▶ Text excerpt:

--------

We came home again and had lunch and began to get ready for the program - I "did" my face and backcombed my hair while he watched, and he drove off to church with the boys. The minute outside the door wondering if I should go with him, the minute of turning from the dim mirror to see his eye in the crack in the door and glower at him for peeking.

The program at church, sitting and knowing he was behind me, seeing his face briefly when I turned. Then swiftly home to see him on a chair cracking nuts, and smiling. Christmas Eve. I remember sitting in the big chair with my skirts spread about me and the tree dropping tinsel onto my shoulder. (A squat, heavy-branched tree that bulges out into the room on one side and hangs its balls and tinsel out over the floor. He brought it over his shoulder.) We whiled away time sitting - he on the chair, I on the chair cushion on the floor with those skirts all around and shining in the lamplight. We ate a hurried dagwood-ham bun and Judy came with us to Mass. The green blanket tucked about our legs, driving slowly and carefully to Sexsmith.

The church, the chimes from the belfry, the people entering. I took his arm when we crossed the slippery street and he gave it a hug. We found a seat in the back, Judy by the aisle, then he, then me beside a massive Ukrainian woman with a wrinkled brown face, clawing fingers on her rosary, lips moving constantly throughout.

The ceiling lit, the choir behind me, the serene nun's faces with their curving caps, the glowing madonna in the front wall niche, the candles being lit by altar boys, the strange regular crash of an instrument clacking throughout the music, swung by an altar boy, the "Excelsius Deo" of the choir; Frank's silent uncertain face, his friendly fingers around mine; Pat's lean length on a chair by the wall, his still face. We walked out almost last of all, into the lit cold, holding hands through the snow, to the red truck. We warmed the motor and were so cold until it warmed that we had to partridge up, Frank and I and Judy, under the green blanket and arms around. We ate the oranges and banana in my big bag, teased and laughed, eventually drove home again, slowly enough for one hand driving.

On the yard we stopped near the door. It was late, long past one o'clock. I had his clock in my bag. We didn't go in. The truck was warm, peaceful, and he had one arm around me anyway. So he put the other one around too. I pulled Judy down too, "C'mon, join the fun Judy."

--------

Data drawn from a collection
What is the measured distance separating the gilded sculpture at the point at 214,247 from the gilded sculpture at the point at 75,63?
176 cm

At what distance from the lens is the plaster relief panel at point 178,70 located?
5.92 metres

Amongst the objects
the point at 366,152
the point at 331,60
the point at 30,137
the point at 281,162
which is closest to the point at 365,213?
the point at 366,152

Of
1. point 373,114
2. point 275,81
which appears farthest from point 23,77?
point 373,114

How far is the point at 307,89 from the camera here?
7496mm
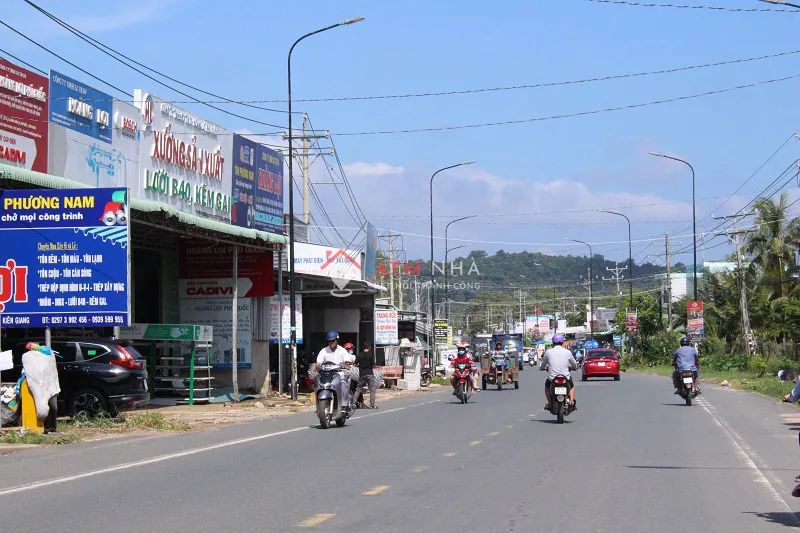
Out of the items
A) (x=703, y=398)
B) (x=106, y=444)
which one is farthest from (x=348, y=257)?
(x=106, y=444)

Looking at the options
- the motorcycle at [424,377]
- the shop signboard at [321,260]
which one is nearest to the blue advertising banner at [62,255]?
the shop signboard at [321,260]

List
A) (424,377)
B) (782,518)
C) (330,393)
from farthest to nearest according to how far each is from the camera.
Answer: (424,377), (330,393), (782,518)

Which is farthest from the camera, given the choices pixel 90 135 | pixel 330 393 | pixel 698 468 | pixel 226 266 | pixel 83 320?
pixel 226 266

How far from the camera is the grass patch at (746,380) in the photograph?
105ft

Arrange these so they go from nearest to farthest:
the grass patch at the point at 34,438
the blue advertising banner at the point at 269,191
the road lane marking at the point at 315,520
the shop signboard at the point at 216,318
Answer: the road lane marking at the point at 315,520
the grass patch at the point at 34,438
the shop signboard at the point at 216,318
the blue advertising banner at the point at 269,191

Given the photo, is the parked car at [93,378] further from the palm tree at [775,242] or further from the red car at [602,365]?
the palm tree at [775,242]

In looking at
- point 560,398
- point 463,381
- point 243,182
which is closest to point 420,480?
point 560,398

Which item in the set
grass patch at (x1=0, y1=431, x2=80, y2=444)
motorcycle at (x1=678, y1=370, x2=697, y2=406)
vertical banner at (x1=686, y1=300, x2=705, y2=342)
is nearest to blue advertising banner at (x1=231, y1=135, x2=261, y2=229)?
motorcycle at (x1=678, y1=370, x2=697, y2=406)

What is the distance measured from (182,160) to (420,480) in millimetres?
18969

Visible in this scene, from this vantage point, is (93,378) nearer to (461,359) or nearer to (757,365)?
(461,359)

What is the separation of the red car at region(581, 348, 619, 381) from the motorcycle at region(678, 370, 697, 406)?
23.0 metres

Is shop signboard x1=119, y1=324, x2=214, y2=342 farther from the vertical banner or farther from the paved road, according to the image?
the vertical banner

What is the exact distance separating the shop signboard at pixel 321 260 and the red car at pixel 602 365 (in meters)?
16.4

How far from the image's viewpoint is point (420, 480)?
11.1 metres
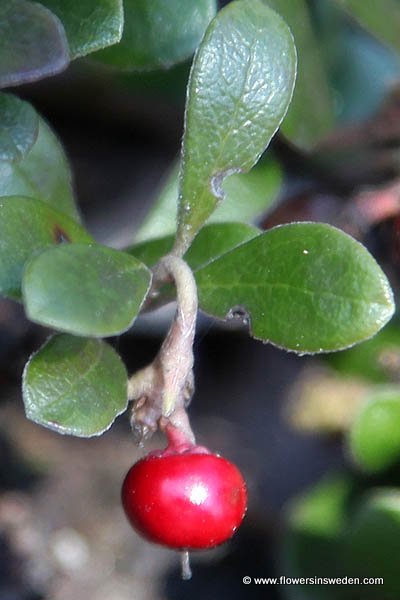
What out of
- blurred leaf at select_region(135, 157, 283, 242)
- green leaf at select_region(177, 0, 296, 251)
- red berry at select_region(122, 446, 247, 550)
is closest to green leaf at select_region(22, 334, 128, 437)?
red berry at select_region(122, 446, 247, 550)

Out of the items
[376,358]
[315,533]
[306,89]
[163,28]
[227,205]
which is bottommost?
[315,533]

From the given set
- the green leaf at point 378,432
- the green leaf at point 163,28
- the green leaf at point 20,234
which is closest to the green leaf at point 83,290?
the green leaf at point 20,234

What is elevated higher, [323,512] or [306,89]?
[306,89]

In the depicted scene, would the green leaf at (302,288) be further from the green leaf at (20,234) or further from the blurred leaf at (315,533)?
the blurred leaf at (315,533)

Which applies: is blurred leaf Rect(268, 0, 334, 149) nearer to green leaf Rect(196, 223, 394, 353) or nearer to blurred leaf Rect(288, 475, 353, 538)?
green leaf Rect(196, 223, 394, 353)

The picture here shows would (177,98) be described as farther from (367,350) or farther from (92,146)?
(367,350)

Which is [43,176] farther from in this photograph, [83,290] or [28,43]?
[83,290]

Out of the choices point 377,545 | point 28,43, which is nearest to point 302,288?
point 28,43
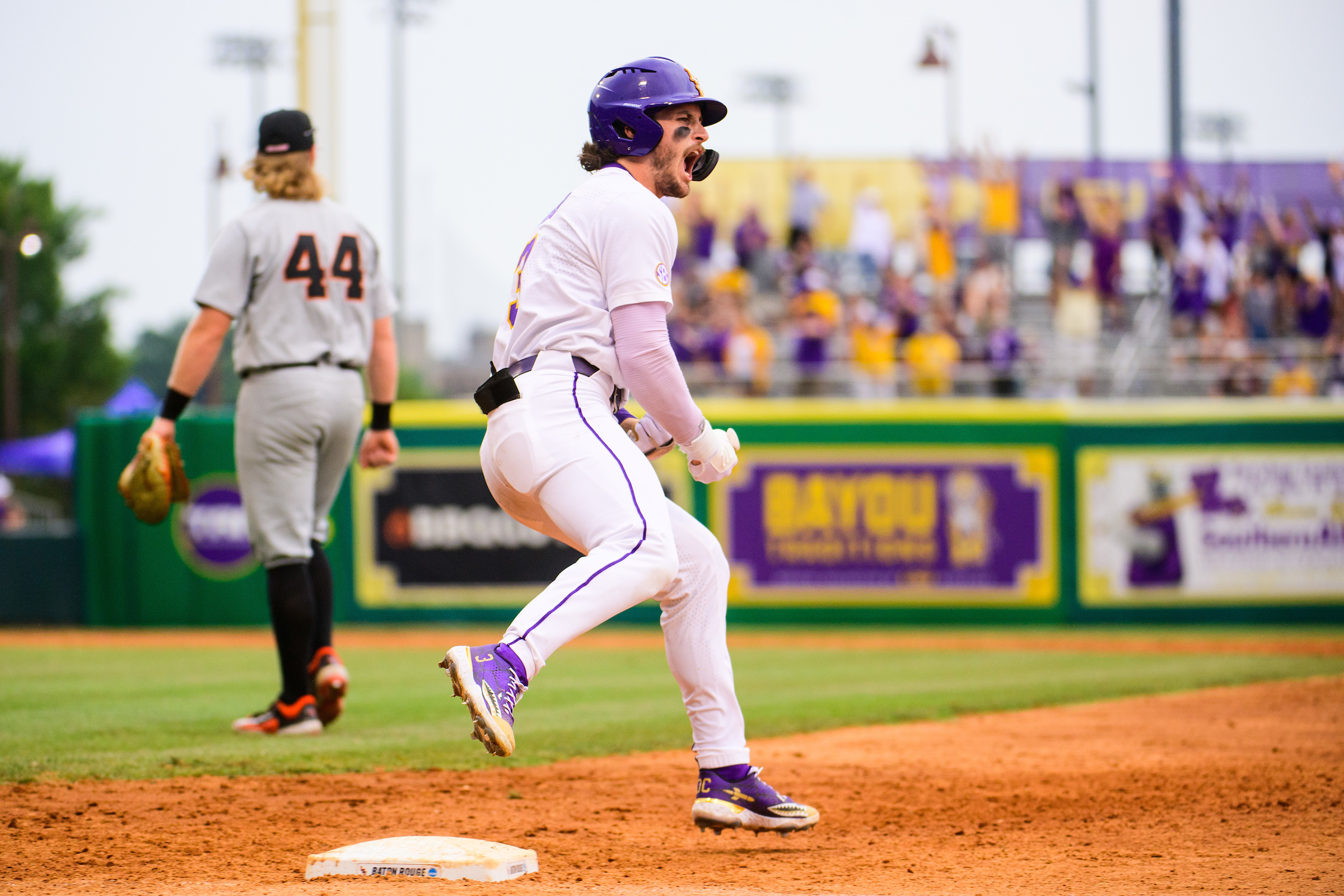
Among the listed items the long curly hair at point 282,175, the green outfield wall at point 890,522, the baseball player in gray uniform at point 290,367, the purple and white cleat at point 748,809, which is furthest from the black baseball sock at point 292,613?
the green outfield wall at point 890,522

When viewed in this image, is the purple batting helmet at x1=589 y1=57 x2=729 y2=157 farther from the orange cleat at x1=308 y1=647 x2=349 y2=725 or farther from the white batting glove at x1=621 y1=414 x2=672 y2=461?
the orange cleat at x1=308 y1=647 x2=349 y2=725

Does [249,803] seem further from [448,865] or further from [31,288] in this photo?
[31,288]

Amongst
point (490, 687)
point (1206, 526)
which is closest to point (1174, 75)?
point (1206, 526)

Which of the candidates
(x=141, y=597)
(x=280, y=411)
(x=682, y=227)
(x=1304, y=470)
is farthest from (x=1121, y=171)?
(x=280, y=411)

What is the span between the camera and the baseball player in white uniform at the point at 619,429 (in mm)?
3518

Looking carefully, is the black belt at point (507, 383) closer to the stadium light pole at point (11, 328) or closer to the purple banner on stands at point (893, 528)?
the purple banner on stands at point (893, 528)

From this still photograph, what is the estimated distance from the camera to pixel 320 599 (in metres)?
5.73

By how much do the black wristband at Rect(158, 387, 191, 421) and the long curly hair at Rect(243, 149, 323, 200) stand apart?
2.89 ft

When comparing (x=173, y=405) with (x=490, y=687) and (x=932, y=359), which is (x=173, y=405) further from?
(x=932, y=359)

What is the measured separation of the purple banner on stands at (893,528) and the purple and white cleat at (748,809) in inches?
319

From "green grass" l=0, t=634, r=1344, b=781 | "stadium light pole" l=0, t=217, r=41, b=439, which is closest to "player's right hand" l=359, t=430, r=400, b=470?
"green grass" l=0, t=634, r=1344, b=781

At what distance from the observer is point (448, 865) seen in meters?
3.32

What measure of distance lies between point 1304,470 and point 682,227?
10.8 meters

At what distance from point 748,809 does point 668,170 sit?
5.81 feet
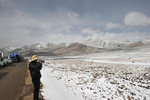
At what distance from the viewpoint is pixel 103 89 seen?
9.16 m

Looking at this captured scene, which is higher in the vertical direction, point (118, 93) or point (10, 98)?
point (10, 98)

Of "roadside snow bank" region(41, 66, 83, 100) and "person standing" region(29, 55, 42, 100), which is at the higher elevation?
"person standing" region(29, 55, 42, 100)

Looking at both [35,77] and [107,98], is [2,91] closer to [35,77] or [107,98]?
[35,77]

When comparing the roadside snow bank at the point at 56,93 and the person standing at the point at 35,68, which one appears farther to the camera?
the roadside snow bank at the point at 56,93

--------

▶ Goal 1: Based on the Christmas Eve passage, decide whether each statement agrees with it: (a) He carried the tree home over his shoulder. (b) They sat near the front of the church. (c) It was past one o'clock when they stopped on the yard. Answer yes or no for each, quoting the words that decide it.
▶ Goal 2: In the Christmas Eve passage, what did they eat in the truck after Mass?
▶ Goal 3: Please write out the part of the Christmas Eve passage starting with "The church, the" and going on through "moving constantly throughout.".

▶ Full solution 1:
(a) Yes: "He brought it over his shoulder."
(b) No: "We found a seat in the back"
(c) Yes: "It was late, long past one o'clock."

▶ Full solution 2: The oranges and banana in the narrator's big bag.

▶ Full solution 3:
The church, the chimes from the belfry, the people entering. I took his arm when we crossed the slippery street and he gave it a hug. We found a seat in the back, Judy by the aisle, then he, then me beside a massive Ukrainian woman with a wrinkled brown face, clawing fingers on her rosary, lips moving constantly throughout.